Na última segunda-feira (16), a Proteste entregou uma petição à 3ª Vara Federal da Terceira Região, com o texto e os áudios da reportagem que a RBA publicou no dia 4 de setembro, denunciando as dificuldades colocadas pelas operadoras para se assinar o serviço.

Segundo Flávia Lefèvre, advogada da Proteste, o principal ponto da ação é que o modelo em que o serviço é prestado impede qualquer meta de universalização, pois as empresas não vão prestar o serviço onde não houver perspectiva de lucro. “Pedimos a nulidade dos contratos porque entendemos que a internet é um serviço essencial e como tal não pode ser prestado exclusivamente em regime privado, como determina a Lei Geral das Telecomunicações”, afirmou.

Caso a Justiça não considere este entendimento, a Proteste reivindica que seja declarada pública toda a infraestrutura desenvolvida para prestação do serviço de banda larga popular. “Assim, outras empresas poderão requisitar a permissão de uso da infraestrutura e ela não será propriedade de uma empresa específica. Além disso, o preço de locação das redes seria regulado pela Agência Nacional de Telecomunicações, possibilitando maior concorrência na prestação do serviço de banda larga”, explicou.

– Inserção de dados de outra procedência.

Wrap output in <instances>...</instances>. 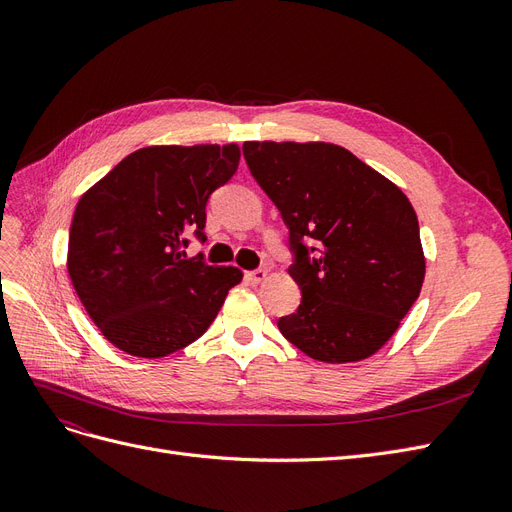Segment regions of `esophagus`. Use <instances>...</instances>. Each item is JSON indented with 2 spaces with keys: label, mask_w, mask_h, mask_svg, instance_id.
<instances>
[{
  "label": "esophagus",
  "mask_w": 512,
  "mask_h": 512,
  "mask_svg": "<svg viewBox=\"0 0 512 512\" xmlns=\"http://www.w3.org/2000/svg\"><path fill=\"white\" fill-rule=\"evenodd\" d=\"M269 277V273L265 269H258V271H250L247 273V280H250L252 284H262Z\"/></svg>",
  "instance_id": "obj_1"
}]
</instances>
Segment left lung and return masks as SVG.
<instances>
[{
	"label": "left lung",
	"instance_id": "left-lung-1",
	"mask_svg": "<svg viewBox=\"0 0 512 512\" xmlns=\"http://www.w3.org/2000/svg\"><path fill=\"white\" fill-rule=\"evenodd\" d=\"M243 156L297 254L288 275L303 299L277 327L314 361L369 359L395 335L425 280L408 196L333 143L247 141Z\"/></svg>",
	"mask_w": 512,
	"mask_h": 512
}]
</instances>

Além disso, Flávia afirmou que são muitas as irregularidades na concessão do serviço. “Não há incentivo ou determinação para realização de investimentos em áreas com pouca infraestrutura, por exemplo”. Para ela, a possibilidade de prestar o serviço por telefonia móvel, que em sua maior parte ainda usa tecnologia 2G e é quase universal nos celulares, permite que se considere o serviço prestado e isenta a demanda de investimento. “Inclusive, é nesses locais que as empresas não têm interesse de investir que o governo devia agir na prestação do serviço”, avaliou.

A franquia de acesso, que limita a 500 megabytes de download o quanto a pessoa pode utilizar o serviço mensalmente, também é considerada impeditiva pela advogada. “A velocidade de conexão fica muito baixa após o consumo da franquia. Mesmo que as empresas não possam cortar o sinal, não é possível fazer muita coisa após a redução”, avalia.

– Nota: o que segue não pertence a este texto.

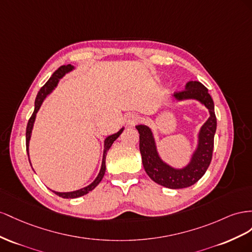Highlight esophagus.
Listing matches in <instances>:
<instances>
[{"instance_id": "obj_1", "label": "esophagus", "mask_w": 252, "mask_h": 252, "mask_svg": "<svg viewBox=\"0 0 252 252\" xmlns=\"http://www.w3.org/2000/svg\"><path fill=\"white\" fill-rule=\"evenodd\" d=\"M138 121H139V117H138L136 114H130V115H127V117H126V124H127L128 126H135L136 124H137Z\"/></svg>"}]
</instances>
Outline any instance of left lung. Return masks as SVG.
Wrapping results in <instances>:
<instances>
[{
	"mask_svg": "<svg viewBox=\"0 0 252 252\" xmlns=\"http://www.w3.org/2000/svg\"><path fill=\"white\" fill-rule=\"evenodd\" d=\"M173 97L182 101L187 99L197 100L209 111L210 117L200 127L196 150L190 162L182 169H175L164 162L157 152L152 131L147 126L139 125L136 128L139 133V150L143 168L153 182L170 189H183L198 182L209 167L212 159L214 134L217 131V117L214 103L209 92L198 81H189L182 92H175Z\"/></svg>",
	"mask_w": 252,
	"mask_h": 252,
	"instance_id": "8db88e82",
	"label": "left lung"
}]
</instances>
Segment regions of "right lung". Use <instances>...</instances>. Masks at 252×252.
<instances>
[{
	"label": "right lung",
	"instance_id": "1",
	"mask_svg": "<svg viewBox=\"0 0 252 252\" xmlns=\"http://www.w3.org/2000/svg\"><path fill=\"white\" fill-rule=\"evenodd\" d=\"M74 69V66L70 65H62L60 66L58 69H57L55 73L52 75L48 79V81L42 86L41 90L39 91L37 97H35V101H34V111L32 115V117L28 120V124H27V127H26V150H27V155H30L28 153V147H30V140H31V136H32V127H33V124H34V120H35V115H37L40 106L42 105V102L44 101V99L46 98L47 95H49L50 93H52L57 85L59 83L60 79L69 71H71ZM125 130V127H122L121 130H119L117 133H115L113 135L107 136V137L104 139V150H103V157H102V163H101V169H100V172L98 176L95 178V181L93 182L91 185L84 187V188L80 189V190H76V191H71V192H56L53 191L57 195L62 197V198H77V197H80L85 195V194H88L90 191L94 190L96 187L98 186V184L101 182V179L104 176L105 173V157L107 154V151L110 150L111 146L113 145V142L116 140L119 135L122 133V131ZM31 162V161H30Z\"/></svg>",
	"mask_w": 252,
	"mask_h": 252
}]
</instances>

O Ministério das Comunicações admite a redução da velocidade e informa que ela varia de acordo com a empresa. Flávia afirma que em alguns casos a redução pode chegar a 128 kilobytes por segundo, quando o serviço inicial é de 1 megabyte por segundo, uma redução superior a 85% da velocidade contratada.

“A possibilidade de reduzir a velocidade de acesso também contribui para que não se faça investimento, porque não há preocupação em garantir bom acesso o tempo todo”, complementa Flávia.

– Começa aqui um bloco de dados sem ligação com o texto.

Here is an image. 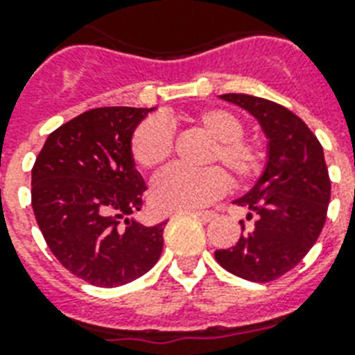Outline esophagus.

Outros problemas pontuados pela associação foram apontados na reportagem da RBA: venda casada — quando se exige a contratação de um serviço para adquirir outro —, condições para assinatura diferentes da exigida pelo ministério e oferta do serviço somente por um canal de relacionamento da empresa, dificultando o acesso a ele. “Na proposição da ação considerávamos que muitas das coisas percebidas pela reportagem aconteceriam. Foi questão de tempo para comprová-las”, afirmou Flávia.

“O que mais preocupa é a discrepância entre o decreto que criou o programa e o que vem sendo executado”, pontua Flávia. Como exemplo ela cita a falta de participação da Telebrás, estatal das comunicações que devia prestar o serviço em áreas de pouco interesse comercial, no desenvolvimento do PNBL. “O plano original atribuía um papel muito relevante para a Telebrás. Devia ser realizado um investimento de R$ 1 bilhão por ano na estatal. Mas, de 2010 até hoje, não foram investidos R$ 500 milhões”, afirma.

Na terça-feira, o programa Clique e Ligue, da TVT, tratou dos problemas encontrados no PNBL pela reportagem da RBA. A produtora Camila Mattos tentou contratar o serviço com as operadoras Oi e Vivo, encontrando os mesmos problemas relatados anteriormente e também não conseguindo efetuar a compra do plano.